Start of DATA BELOW

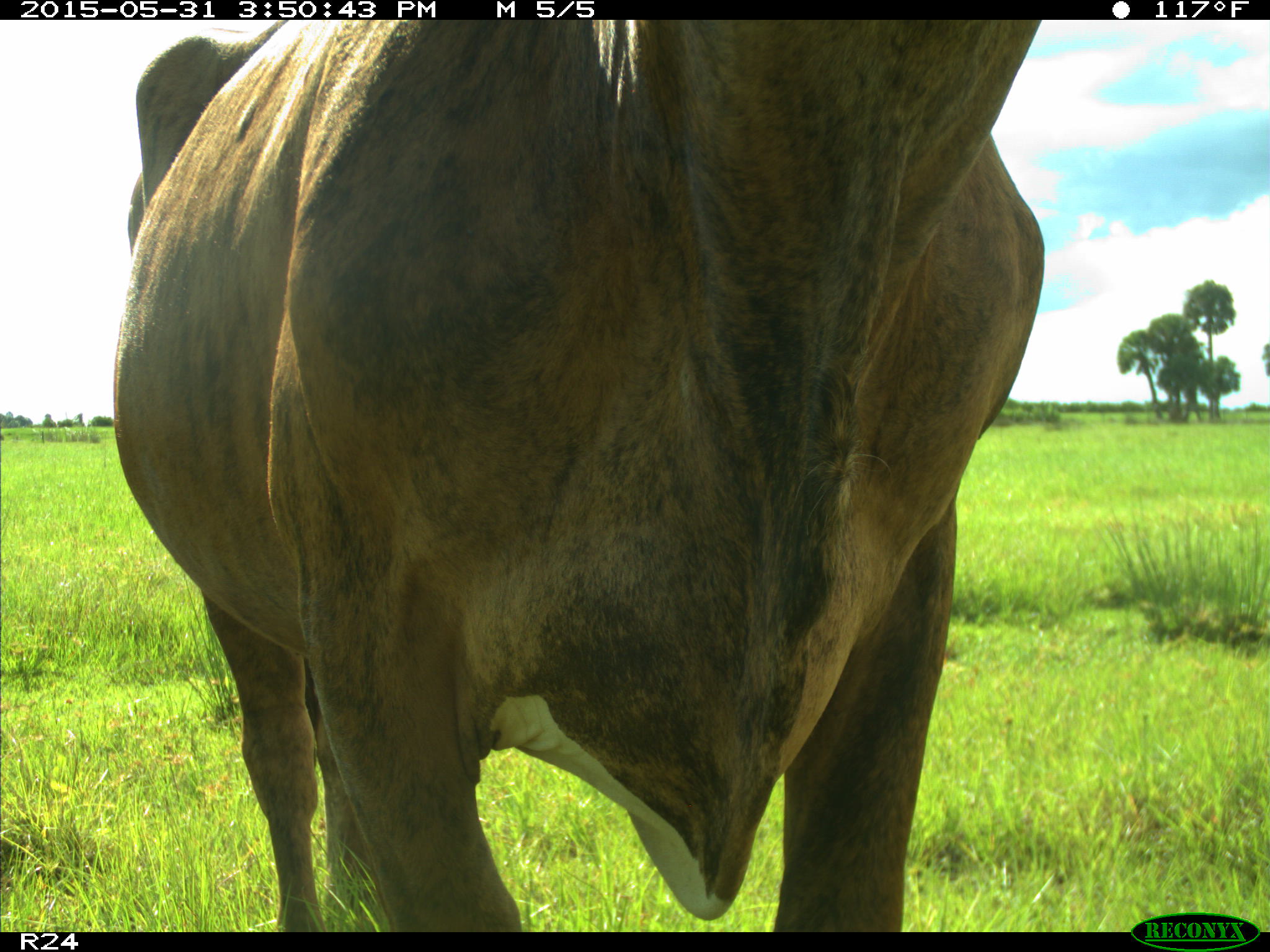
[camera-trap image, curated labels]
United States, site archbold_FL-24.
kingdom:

End of DATA BELOW

▶ **PROBLEM REQUIREMENTS**
Copy the data word for word. Pictures do not go in the copy.

▶ **FINISHED TASK**
[camera-trap image, curated labels]
United States, site archbold_FL-24.
kingdom:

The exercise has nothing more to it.